The solution I went with was to add the stem transparently to the
request variable as the URLs are resolved. (I agree it's not exactly
a property of the request itself, so this might be suboptimal; it is
at least backwards compatible, though..) This would allow application
authors an easy way to refer to themselves absolutely, and let folks
installing those applications do so at any URL prefix with only a
simple include, and without having to figure out what stem variable
the app wants to be passed.

medhat

unread,
Jan 31, 2007, 10:56:26 AM1/31/07
to Django developers
Well, Matt and Adrian closed the ticket with some similar argument.
But I respectfuly disagree :-)

In muramas example above, (r'^news/', 'myproject.apps.news.urls',
{'stem':'news'}) this does not solve my problem, because in my case
(assuming that this pattern is in an included urls.py) the stem is not
'news' it is whatever was matched in the urls.py that included this
current one.

In the ticket the argument was that in the including urls.py you can
have something like:
(r'^(?P<section>news)/', include('myproject.apps.news.urls')),
and then use section as a kwarg. I see some problems with this:

1. This will only work for one level of includes (granted I only have
one urls.py that is a second level, and probably no one will ever need
more than two levels) Of course you can do something similar for more
levels but it will be very messy.
2. The more you add parameters to the pattern, the more it becomes
complex and harder to read.
3. Doing it this way (?P<section>news) will force me to have a
'section' kwarg for every view in the included urls.py while I only
need it for only one view.
4. In the django documentation, it says the following on the URL
Dispatcher page "Whenever Django encounters include(), it chops off
whatever part of the URL matched up to that point and sends the
remaining string to the included URLconf for further processing." And
that's what sounded weird to me... "it chops off..." why chop off
something that seems to be useful to pass to the view?
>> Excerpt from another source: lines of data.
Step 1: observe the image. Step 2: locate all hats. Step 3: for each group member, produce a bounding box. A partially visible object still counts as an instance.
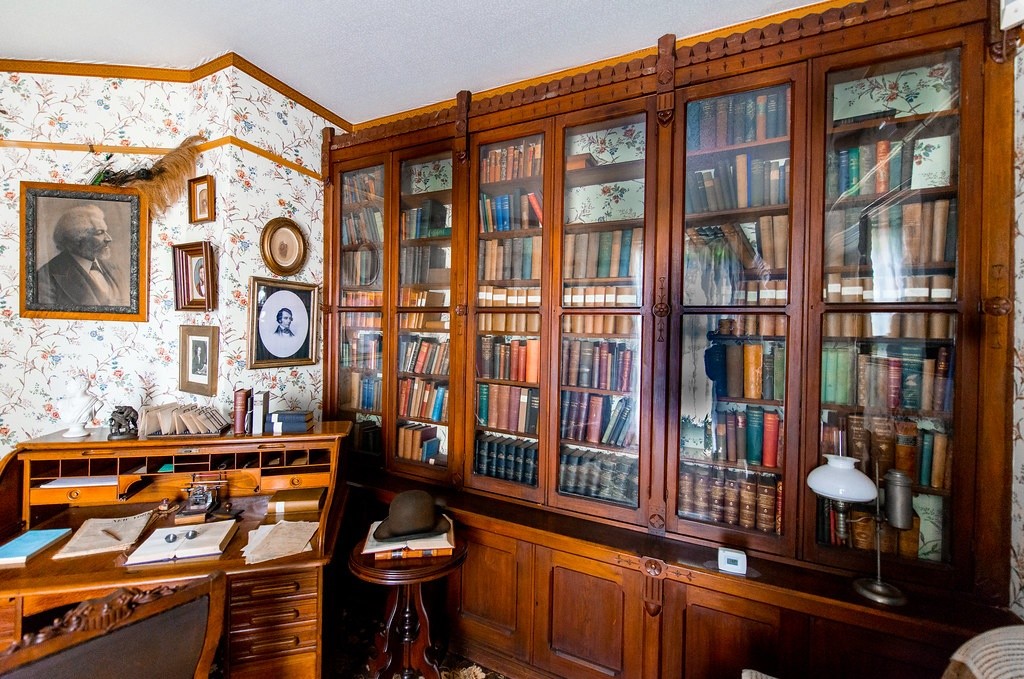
[373,491,451,542]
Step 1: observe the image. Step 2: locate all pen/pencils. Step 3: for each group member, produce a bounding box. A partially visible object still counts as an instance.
[102,530,120,541]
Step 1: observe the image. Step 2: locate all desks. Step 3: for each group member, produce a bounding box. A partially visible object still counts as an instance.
[348,535,468,679]
[0,421,356,679]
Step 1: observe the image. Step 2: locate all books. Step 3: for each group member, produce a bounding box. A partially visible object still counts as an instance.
[823,199,956,270]
[566,152,598,170]
[478,239,541,280]
[682,215,787,334]
[341,205,384,245]
[122,519,240,566]
[234,388,315,437]
[342,286,641,504]
[138,401,228,435]
[827,137,914,199]
[564,286,640,334]
[480,188,542,234]
[562,228,642,278]
[360,521,455,560]
[685,156,790,210]
[0,528,72,564]
[816,272,954,556]
[687,89,791,153]
[342,251,382,289]
[677,340,786,537]
[400,199,450,241]
[480,139,543,183]
[344,172,384,204]
[833,108,897,127]
[400,247,445,286]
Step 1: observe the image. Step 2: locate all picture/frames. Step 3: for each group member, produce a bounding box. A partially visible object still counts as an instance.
[187,175,215,224]
[171,240,215,313]
[178,325,219,397]
[20,181,149,322]
[259,218,308,276]
[347,239,380,285]
[246,276,319,370]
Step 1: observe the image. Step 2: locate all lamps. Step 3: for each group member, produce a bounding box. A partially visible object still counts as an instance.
[807,453,915,606]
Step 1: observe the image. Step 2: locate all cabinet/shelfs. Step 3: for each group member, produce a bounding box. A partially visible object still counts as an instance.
[326,0,1024,679]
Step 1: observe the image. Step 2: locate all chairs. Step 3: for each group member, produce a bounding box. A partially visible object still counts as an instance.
[0,570,226,678]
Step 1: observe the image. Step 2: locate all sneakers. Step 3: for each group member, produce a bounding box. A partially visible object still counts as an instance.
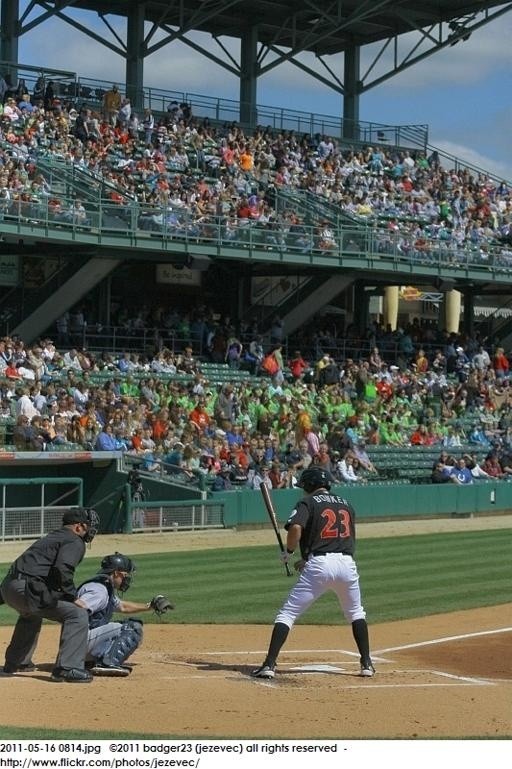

In my case, as I mentioned before, adding /tags at the end of almost
any url will display a page with the tags of the item that was viewed.
And on that page when constructing the links for the tags I want it to
include the stem. So for example /galleries/tags will show only the
tags in galleries (and all these tags will be links that will show
gallery items with that tag) and /galleries/2004/tags will do the same
thing but only for galleries of pictures that were taken in 2004. Same
thing can be done for /blog/tags etc...

My solution (the one in the patch in ticket 3402 is fully backward
compatible, will only affect the views that *need* the stem, and is
not affected by how many levels of includes there are. And imho I
think it solves the problem in a simple non-obtrusive way.

So, I would like you guys to reconsider the patch in light of this
more in-depth explanation :-)

--
Thanks,
Medhat

mur...@gmail.com

unread,
Jan 31, 2007, 12:37:14 PM1/31/07
to Django developers
Ah, ok.. I understand a little better now what you are trying to do.
I definitely agree that a solution to this would be a useful addition;
I would only advocate for considering the "request.stem" method
instead. As with your patch, it is completely backwards-compatible
and works with nested includes; I find it slightly more simple/
unintrusive, as you don't need to add anything to the URLconf in order
to use the stem in a view.

I haven't written docs/tests for the request.stem patch yet, but I can
do so and post it if anyone is interested for the sake of comparison.